Los chiles poblanos son los chiles para rellenar por excelencia. Los puedes rellenar de lo que más te guste. Yo los hago de picadillo, de carne deshebrada, de camarones, de salpicón de jaiba y de salpicón de pescado, entre otros.

Pero los que más me gustan son los de queso. Me gusta rellenarlos con queso fresco de la región o con queso asadero “de hebra”, queso Oaxaca. Los chiles rellenos de queso siempre van capeados y los meto en un caldillo de tomate.

Ingredientes para 4 personas

4 Chiles Poblanos grandes asados
Sal y aceite de oliva
3 huevos grandes o 4 medianos
Harina cantidad necesaria
500 g De Queso fresco o Queso Oaxaca (cantidad necesaria)
Cebolla cambray (cebollita de rabo)
Aceite de maíz, soya o similar para freír


Para el caldillo de tomate
4 Tomates rojos (jitomates)
1 Diente de ajo grande
Sal
Una pizca de azúcar
Una pizca de orégano

Preparación:

  • Lava muy bien los chiles y sécalos con una toalla de cocina. Asa los chiles en la hornilla a fuego directo hasta que se tatemen muy bien. Los vas metiendo en una bolsa plástica para que suden

  • Retira toda la piel chamuscada de los chiles. Ábrelos con cuidado con un cuchillito y retira las semillas y venas. Ya están listos para rellenar

  • A mi me gusta sazonarlos con sal y aceite de oliva por dentro y por fuera
  • Rellena los chiles con queso fresco desboronado. A mi me gusta ponerle cebollita de rabo de las más chiquitas. Rebánalas fino con todo y rabo y revuelve con el queso

  • Rellena los chiles
  • Separa las claras de las yemas. Bate las claras con una batidora o con las varillas hasta que forme picos suaves. Añade las yemas y bate a baja velocidad hasta integrar.
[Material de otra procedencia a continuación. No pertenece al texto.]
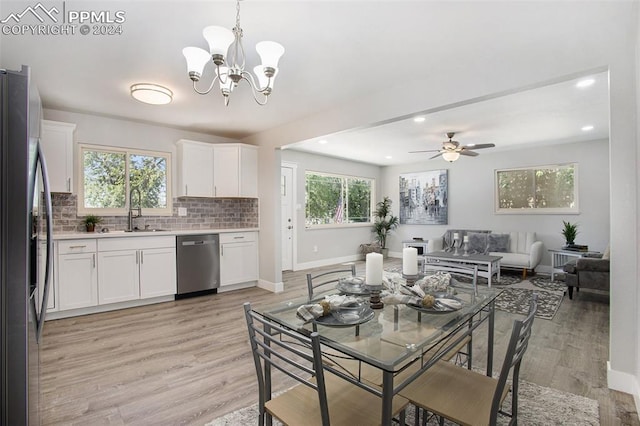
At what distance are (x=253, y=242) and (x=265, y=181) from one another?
100cm

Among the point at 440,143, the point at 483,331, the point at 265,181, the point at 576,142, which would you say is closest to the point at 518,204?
the point at 576,142

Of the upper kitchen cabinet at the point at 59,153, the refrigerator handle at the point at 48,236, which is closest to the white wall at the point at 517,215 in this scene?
the upper kitchen cabinet at the point at 59,153

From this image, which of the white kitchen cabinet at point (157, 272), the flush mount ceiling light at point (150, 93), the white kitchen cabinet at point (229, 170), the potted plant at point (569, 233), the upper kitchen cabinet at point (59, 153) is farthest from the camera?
the potted plant at point (569, 233)

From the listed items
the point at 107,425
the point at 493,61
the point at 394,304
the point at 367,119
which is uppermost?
the point at 493,61

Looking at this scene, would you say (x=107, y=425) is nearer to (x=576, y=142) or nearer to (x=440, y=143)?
(x=440, y=143)

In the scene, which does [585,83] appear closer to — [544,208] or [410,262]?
[410,262]

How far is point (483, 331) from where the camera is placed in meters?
3.21

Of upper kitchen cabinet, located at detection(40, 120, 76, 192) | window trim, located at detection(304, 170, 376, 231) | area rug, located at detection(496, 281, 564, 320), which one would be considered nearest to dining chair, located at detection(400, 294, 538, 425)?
area rug, located at detection(496, 281, 564, 320)

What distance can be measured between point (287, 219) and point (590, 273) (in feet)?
15.9

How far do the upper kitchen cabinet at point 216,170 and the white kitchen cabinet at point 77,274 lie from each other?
1454mm

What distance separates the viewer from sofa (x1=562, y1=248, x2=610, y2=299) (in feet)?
12.6

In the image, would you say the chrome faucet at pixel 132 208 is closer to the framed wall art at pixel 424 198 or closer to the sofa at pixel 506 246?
the sofa at pixel 506 246

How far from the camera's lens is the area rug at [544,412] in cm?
178

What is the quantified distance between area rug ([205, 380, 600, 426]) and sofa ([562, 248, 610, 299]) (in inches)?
102
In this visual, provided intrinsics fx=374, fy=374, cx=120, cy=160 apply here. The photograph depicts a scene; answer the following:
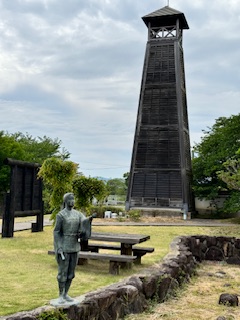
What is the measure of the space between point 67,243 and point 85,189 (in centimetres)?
1019

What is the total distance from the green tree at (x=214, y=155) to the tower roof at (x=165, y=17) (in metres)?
7.94

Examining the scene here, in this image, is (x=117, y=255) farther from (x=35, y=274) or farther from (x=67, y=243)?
(x=67, y=243)

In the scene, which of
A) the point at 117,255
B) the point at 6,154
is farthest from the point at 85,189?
the point at 6,154

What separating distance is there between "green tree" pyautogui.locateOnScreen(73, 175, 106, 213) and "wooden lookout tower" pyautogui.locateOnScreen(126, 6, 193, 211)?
1052 cm

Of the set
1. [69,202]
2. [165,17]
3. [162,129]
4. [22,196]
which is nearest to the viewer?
[69,202]

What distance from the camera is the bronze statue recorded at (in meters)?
4.78

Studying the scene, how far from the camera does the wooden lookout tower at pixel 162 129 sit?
82.1 feet

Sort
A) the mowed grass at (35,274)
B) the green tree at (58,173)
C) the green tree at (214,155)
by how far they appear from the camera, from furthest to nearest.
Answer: the green tree at (214,155), the green tree at (58,173), the mowed grass at (35,274)

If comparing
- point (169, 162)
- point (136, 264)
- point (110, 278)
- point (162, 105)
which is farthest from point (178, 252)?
point (162, 105)

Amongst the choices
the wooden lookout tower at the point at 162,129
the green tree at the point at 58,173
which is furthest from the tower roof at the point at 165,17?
the green tree at the point at 58,173

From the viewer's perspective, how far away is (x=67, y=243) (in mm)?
4848

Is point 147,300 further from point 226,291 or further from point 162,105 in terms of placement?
point 162,105

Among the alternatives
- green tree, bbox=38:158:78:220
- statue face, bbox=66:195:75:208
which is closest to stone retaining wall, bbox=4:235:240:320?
statue face, bbox=66:195:75:208

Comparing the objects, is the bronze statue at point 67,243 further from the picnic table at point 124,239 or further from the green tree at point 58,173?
the green tree at point 58,173
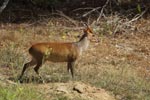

  • Coloca suficiente harina de trigo en un plato y enharina los chiles uno por uno. Sacude el exceso. Para mí es mejor ir cocinando uno por uno.
  • Calienta aceite en una sartén antiadherente a fuego medio
  • Enharina un chile y mételo en el huevo batido, cúbrelo bien y con unas tenazas, una cuchara o de plano con la mano, llévalo a la sartén con el aceite caliente. Inclina un poco el sartén y pega el chile a la pared de la sartén para que se vaya cocinando, le vas dando vuelta hasta que se cocine por todos lados.

  • Prepara un platón con papel absorbente para colocar los chiles como vayan saliendo para retirar el exceso de aceite. Pero no los dejes ahí mucho tiempo porque sueltan el juguito del queso y no queremos perderlo, pásalos a otro plato.

Prepara el Caldillo

  • Muele en la licuadora los tomates con el ajo y un poco de agua hasta hacerlos puré
  • Calienta un poco de aceite en una cazuela, cacerola o sartén (cuela la salsa de tomate) Yo la cuelo directamente a la cacerola. Sazona el caldillo de tomate con sal, una pizca de azúcar y una pizca de orégano. Deja que se cocine. Pruébalo. Debe quedar una salsa ligera. (Hoy le puse epazote en lugar de orégano)

· Mete los chiles en la salsa y deja que den un pequeño hervor a fuego manso. Deja que se casen todos los sabores.

Nota: *. Cuando no están muy bonitos los tomates yo les pongo una parte de Knorr Caldillo de Tomate para molerlos.

  • Sirve con arroz y frijoles de la olla (tortillas de maíz recién hechas). Una delicia que no te puedes perder!